▶ _Objectif A_:
Répondez à ces questions sur le texte consacré au carnaval :
(i) Qui protège-t-on pendant le carnaval ?
(ii) Quel philosophe avait saisi cette ambivalence dans les rapports humains, et par quelle œuvre ?
(iii) Comment les participants exprimaient-ils autrefois la sexualité ?
▶ _Objectif B_: Poursuivez le texte sur le carnaval à la suite de sa dernière phrase.

▶ _Source_:
**********

N'y a-t-il que de la brutalité dans le carnaval ? Certainement pas. On protège les plus faibles, les amis. C'est une ambivalence naturelle de la sexualité. On veut détruire en même temps que l'on veut conserver. Cette contradiction se remarque dans le besoin de la présence de l'autre (conservation) pour assouvir son agressivité (destruction). HEGEL, par sa "Dialectique du Maître et de l'Esclave) avait bien compris cette ambivalence dans les rapports humains.

Les parents font toujours remarquer que cette propension à déclamer des stéréotypes sexuels n'existait pas tellement à leur époque. Un adulte de vingt cinq ans affirmerait avec autant de vérité que dans son enfance la sexualité ne dominait pas de façon verbale le carnaval. Les participants répétaient avec force les noms de leurs groupes (groupe musical), mais ils exprimaient la sexualité par des images ou des caricatures. La société était donc satisfaite puisque toujours elle ne veut pas qu'on en parle.

**********

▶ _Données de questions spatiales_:
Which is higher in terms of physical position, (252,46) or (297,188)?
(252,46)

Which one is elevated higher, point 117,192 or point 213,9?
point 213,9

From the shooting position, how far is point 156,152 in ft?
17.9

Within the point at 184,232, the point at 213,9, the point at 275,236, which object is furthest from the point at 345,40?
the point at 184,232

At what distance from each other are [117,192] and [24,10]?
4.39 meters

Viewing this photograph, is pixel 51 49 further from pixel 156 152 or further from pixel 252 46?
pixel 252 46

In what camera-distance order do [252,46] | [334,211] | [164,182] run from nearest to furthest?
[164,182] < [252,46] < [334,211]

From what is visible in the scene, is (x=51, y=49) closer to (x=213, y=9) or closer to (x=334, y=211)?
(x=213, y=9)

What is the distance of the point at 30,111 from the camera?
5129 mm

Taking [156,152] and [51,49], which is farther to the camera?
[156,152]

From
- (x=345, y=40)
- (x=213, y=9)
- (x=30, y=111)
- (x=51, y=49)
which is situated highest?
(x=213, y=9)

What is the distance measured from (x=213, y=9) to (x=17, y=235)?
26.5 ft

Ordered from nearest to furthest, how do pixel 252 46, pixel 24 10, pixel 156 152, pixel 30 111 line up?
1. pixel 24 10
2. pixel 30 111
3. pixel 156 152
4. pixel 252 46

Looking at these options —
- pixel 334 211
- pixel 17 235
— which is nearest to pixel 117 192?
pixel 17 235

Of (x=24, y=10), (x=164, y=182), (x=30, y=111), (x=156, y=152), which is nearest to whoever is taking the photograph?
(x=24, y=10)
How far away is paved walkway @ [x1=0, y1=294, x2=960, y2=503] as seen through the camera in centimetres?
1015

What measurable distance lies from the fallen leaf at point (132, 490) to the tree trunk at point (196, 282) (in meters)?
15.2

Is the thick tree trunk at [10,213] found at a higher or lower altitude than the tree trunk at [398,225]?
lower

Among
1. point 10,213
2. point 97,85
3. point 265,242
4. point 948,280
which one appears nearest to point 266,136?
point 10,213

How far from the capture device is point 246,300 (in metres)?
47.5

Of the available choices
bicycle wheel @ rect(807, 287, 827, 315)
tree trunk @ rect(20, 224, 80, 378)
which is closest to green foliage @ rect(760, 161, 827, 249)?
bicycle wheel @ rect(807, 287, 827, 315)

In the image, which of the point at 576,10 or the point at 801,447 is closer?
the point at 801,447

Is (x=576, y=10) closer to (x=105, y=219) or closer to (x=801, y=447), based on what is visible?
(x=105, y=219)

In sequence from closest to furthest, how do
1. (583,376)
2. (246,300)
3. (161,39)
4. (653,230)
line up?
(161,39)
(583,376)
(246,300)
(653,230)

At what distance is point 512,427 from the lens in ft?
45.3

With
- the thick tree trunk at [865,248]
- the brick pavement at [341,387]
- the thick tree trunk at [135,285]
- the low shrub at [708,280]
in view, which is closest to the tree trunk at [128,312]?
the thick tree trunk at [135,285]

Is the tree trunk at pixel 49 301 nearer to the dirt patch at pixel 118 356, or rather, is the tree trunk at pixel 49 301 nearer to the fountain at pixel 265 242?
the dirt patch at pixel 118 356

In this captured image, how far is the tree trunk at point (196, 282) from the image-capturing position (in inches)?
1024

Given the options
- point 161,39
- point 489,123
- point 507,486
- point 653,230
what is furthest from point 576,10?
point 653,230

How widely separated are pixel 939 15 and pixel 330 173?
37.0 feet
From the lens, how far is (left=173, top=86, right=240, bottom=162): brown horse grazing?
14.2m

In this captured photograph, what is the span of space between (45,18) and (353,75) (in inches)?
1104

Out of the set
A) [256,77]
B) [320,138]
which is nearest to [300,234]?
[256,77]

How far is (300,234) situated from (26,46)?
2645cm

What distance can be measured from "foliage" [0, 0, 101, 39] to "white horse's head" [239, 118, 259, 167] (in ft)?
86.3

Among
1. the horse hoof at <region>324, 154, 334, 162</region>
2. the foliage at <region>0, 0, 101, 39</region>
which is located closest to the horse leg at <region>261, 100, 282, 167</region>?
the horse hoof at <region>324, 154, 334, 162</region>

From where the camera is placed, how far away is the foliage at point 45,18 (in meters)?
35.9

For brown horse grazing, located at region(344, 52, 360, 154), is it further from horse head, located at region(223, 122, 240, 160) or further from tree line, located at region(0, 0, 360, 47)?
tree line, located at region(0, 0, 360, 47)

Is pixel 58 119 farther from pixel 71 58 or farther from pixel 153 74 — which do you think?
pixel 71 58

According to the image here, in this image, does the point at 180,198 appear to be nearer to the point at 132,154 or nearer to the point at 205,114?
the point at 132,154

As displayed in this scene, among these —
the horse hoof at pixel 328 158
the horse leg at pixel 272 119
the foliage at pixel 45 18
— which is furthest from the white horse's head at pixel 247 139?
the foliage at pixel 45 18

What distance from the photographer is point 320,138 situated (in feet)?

**********

▶ _Réponse A_:
(i) Les plus faibles et les amis.
(ii) Hegel, par sa « Dialectique du Maître et de l'Esclave ».
(iii) Par des images ou des caricatures.

▶ _Réponse B_:
Ce changement provient du fait que les enfants commencent à ne plus croire que la sexualité est vile, dégradante, malsaine ou antireligieuse. Cette nouvelle conception provient de la diffusion, par les médias, des découvertes de FREUD sur la sexualité et surtout de ses effets sur le comportement de plusieurs peuples qui nous sont souvent donnés en exemple dans les livres d'éducation sexuelle et dans des films.

Le carnaval rétablit chez l'individu l'équilibre psychique rompu par les constants stress subis tout au long de l'année. Afin de diminuer le nombre de ces refoulements, les parents ont intérêt à changer d'attitude envers les enfants en cessant de considérer tout ce qui a rapport avec le sexe comme symbolique du péché. Il faudrait de préférence qu'ils informent les enfants de tous les aspects de cette sexualité qui est en réalité ni morale, ni immorale. C'est peut-être la meilleure manière de ne plus faire du sexe la principale obsession des jeunes.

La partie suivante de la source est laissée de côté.